Type the URL directly into the browser and press Enter. This initiates a GET request, and the parameters of the request are included directly in the URL. For example, if you search for Python in Baidu, this is a GET request, linked to www.baidu.com/s?wd=Python, where the URL contains the parameters of the request, where wd indicates the keyword to be searched. POST requests are mostly made when the form is submitted. For example, for a login form, clicking the “Login” button after entering a user name and password usually initiates a POST request whose data is usually transferred as a form rather than reflected in a URL.
There are differences between the GET and POST request methods.
- The parameters in the GET request are contained in the URL, and the data can be seen in the URL, while the URL of the POST request does not contain the data. The data is transmitted through the form, and will be contained in the request body.
- GET requests submit a maximum of 1024 bytes of data, while POST has no limit.
Generally speaking, when you log in, you need to submit the user name and password, which contains sensitive information. If you use GET mode, the password will be exposed in the URL, resulting in password leakage. Therefore, it is best to send the password in POST mode. POST is also used to upload a large file.
Most of the requests we encounter are GET or POST requests. In addition, there are some request methods, such as GET, HEAD, POST, PUT, DELETE, OPTIONS, CONNECT, TRACE, etc., which are briefly summarized in Table 2-1.
Table 2-1 Other request methods
methods |
describe |
---|---|
GET |
Request the page and return the page content |
HEAD |
Similar to a GET request, except that there is no concrete content in the response returned, which is used to retrieve the header |
POST |
Most are used to submit forms or upload files, and the data is contained in the request body |
PUT |
Data sent from the client to the server replaces the contents of the specified document |
DELETE |
Asks the server to delete the specified page |
CONNECT |
Use the server as a springboard to access other web pages instead of the client |
OPTIONS |
Allows clients to view server performance |
TRACE |
The command output displays the requests received by the server for testing or diagnosis |
This table reference: www.runoob.com/http/http-m… .
(2) Requested url
The requested URL, the Uniform Resource Locator URL, uniquely identifies the resource we want to request.
(3) the request header
The request header is used to describe the additional information to be used by the server, such as Cookie, Referer, user-agent and so on. Some common headers are briefly described below.
- Accept: Request header field that specifies what types of information the client can Accept.
- Accept-language: Specifies the Language type acceptable to the client.
- Accept-encoding: Specifies the content Encoding acceptable to the client.
- Host: Specifies the IP address and port number of the Host requesting the resource. The content is the location of the original server or gateway requesting the URL. As of HTTP 1.1, requests must include this content.

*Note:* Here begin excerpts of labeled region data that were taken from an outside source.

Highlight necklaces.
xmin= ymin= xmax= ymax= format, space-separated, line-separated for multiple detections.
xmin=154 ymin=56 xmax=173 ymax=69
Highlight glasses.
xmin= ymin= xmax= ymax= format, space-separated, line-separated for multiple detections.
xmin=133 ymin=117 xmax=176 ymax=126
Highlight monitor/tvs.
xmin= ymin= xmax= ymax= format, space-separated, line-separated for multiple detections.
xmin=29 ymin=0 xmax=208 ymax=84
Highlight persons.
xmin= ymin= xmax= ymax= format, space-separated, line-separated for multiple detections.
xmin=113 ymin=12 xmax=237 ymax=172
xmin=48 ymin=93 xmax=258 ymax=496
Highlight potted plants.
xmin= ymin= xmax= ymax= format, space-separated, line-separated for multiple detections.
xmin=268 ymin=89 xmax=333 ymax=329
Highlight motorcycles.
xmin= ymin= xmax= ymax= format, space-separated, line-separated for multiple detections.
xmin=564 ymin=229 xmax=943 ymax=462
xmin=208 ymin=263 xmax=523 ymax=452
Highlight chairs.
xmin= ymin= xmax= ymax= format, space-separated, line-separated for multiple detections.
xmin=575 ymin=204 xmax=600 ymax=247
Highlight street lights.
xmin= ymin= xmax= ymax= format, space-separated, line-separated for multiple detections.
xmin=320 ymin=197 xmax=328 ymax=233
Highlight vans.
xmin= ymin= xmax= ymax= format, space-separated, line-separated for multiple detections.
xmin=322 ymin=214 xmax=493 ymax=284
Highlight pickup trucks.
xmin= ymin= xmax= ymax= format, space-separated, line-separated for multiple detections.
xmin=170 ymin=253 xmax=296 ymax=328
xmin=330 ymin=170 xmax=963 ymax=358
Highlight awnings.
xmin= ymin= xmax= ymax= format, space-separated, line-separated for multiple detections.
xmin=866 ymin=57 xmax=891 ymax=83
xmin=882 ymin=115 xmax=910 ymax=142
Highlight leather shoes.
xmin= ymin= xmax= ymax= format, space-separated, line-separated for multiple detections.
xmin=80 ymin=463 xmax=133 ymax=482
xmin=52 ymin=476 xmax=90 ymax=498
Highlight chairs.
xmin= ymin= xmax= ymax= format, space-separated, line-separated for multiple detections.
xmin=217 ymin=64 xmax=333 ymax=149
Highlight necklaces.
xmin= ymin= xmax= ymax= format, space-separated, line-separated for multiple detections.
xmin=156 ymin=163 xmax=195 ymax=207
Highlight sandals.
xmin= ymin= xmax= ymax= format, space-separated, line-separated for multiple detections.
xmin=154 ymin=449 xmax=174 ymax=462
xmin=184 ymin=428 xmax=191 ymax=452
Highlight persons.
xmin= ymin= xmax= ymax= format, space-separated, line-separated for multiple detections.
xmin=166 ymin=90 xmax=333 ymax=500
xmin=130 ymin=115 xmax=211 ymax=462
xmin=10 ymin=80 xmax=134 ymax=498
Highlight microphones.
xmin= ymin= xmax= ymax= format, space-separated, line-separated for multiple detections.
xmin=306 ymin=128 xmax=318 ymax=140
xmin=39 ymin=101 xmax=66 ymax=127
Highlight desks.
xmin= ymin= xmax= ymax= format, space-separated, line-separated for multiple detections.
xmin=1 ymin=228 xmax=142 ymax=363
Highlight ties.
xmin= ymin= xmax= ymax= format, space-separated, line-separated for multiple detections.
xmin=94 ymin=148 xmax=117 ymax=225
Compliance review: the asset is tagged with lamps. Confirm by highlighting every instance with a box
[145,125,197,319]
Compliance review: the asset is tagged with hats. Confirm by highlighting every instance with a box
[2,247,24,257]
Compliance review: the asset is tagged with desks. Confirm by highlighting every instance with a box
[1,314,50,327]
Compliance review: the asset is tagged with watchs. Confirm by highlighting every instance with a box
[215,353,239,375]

- Cookie: Also commonly used in the plural, Cookies. These are data stored locally by a web site in order to identify whether a user is tracking a session. Its main function is to maintain the current access session. For example, after we enter the user name and password to log in to a website, the server will use the session to save the login status information. Later, when we refresh or request other pages of the site, we will find that the login status is all due to Cookies. Cookies contain information that identifies the session of our corresponding server. Every time the browser requests the page of this site, it will add Cookies in the request header and send them to the server. The server identifies ourselves through Cookies and finds out that the current state is login state. So the return result is the content of the web page that you can only see after logging in.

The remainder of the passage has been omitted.